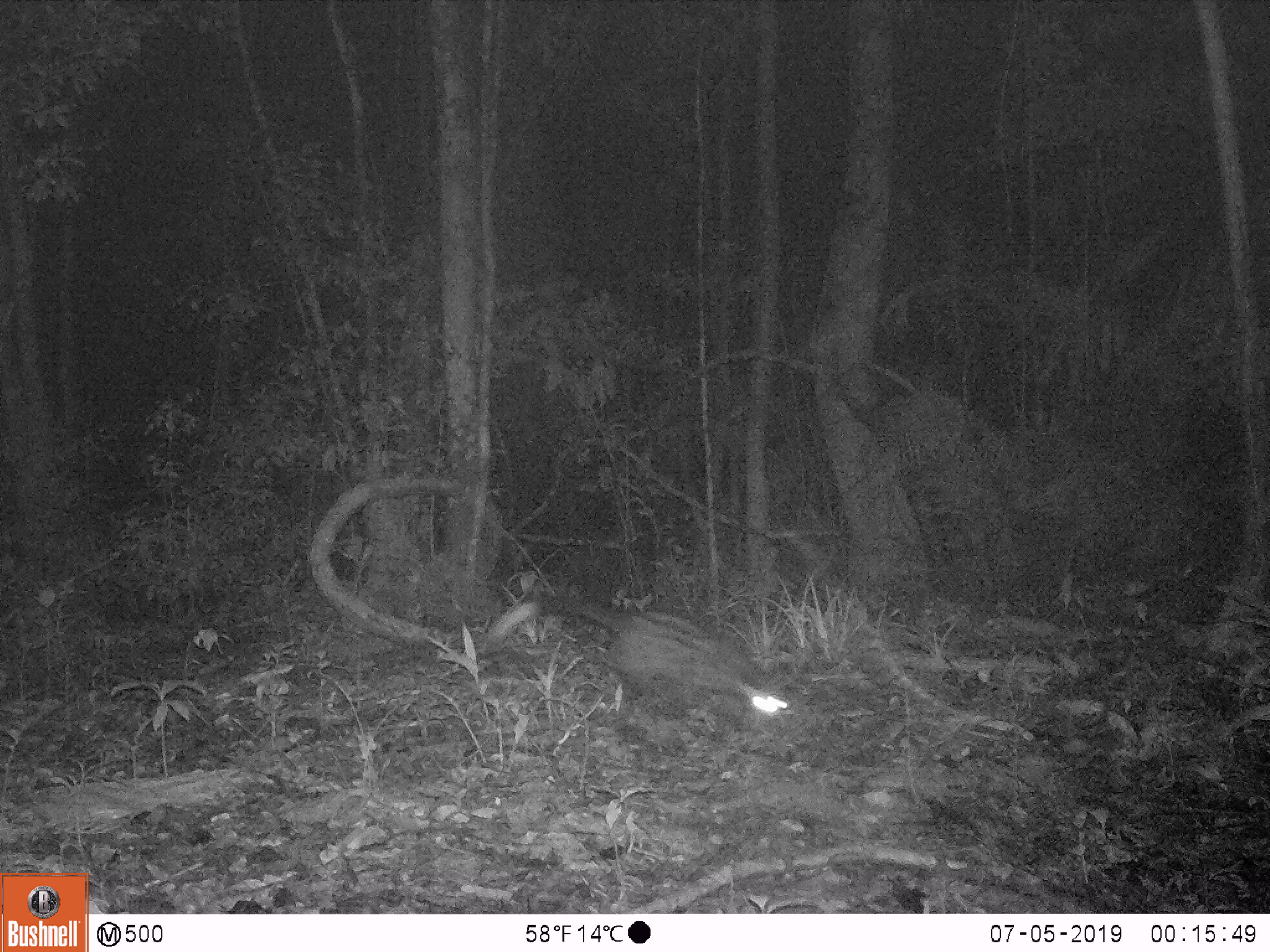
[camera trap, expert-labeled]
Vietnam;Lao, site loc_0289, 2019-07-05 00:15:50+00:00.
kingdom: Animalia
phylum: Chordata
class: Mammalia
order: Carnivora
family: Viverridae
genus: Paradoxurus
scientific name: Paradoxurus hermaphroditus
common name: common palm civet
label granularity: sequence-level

........

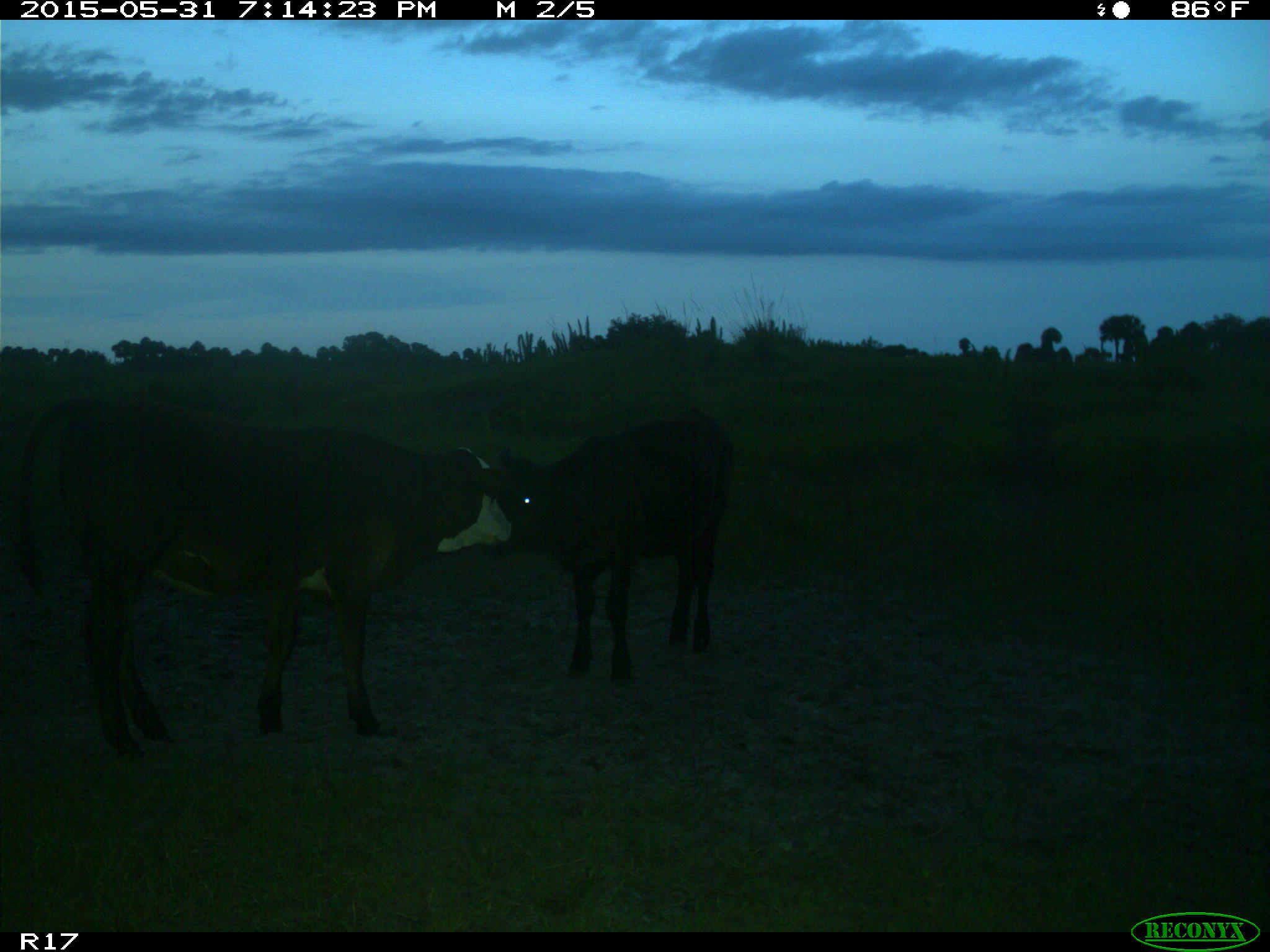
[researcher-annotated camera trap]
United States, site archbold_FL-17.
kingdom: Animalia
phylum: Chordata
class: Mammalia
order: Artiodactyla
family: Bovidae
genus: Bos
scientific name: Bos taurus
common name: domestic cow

........

Exercise directions — Would you retype exactly the lines above, from the line with "[camera trap, expert-labeled]" to the line with "label granularity: sequence-level", with both end lines kept and nothing more?

Your solution —
[camera trap, expert-labeled]
Vietnam;Lao, site loc_0289, 2019-07-05 00:15:50+00:00.
kingdom: Animalia
phylum: Chordata
class: Mammalia
order: Carnivora
family: Viverridae
genus: Paradoxurus
scientific name: Paradoxurus hermaphroditus
common name: common palm civet
label granularity: sequence-level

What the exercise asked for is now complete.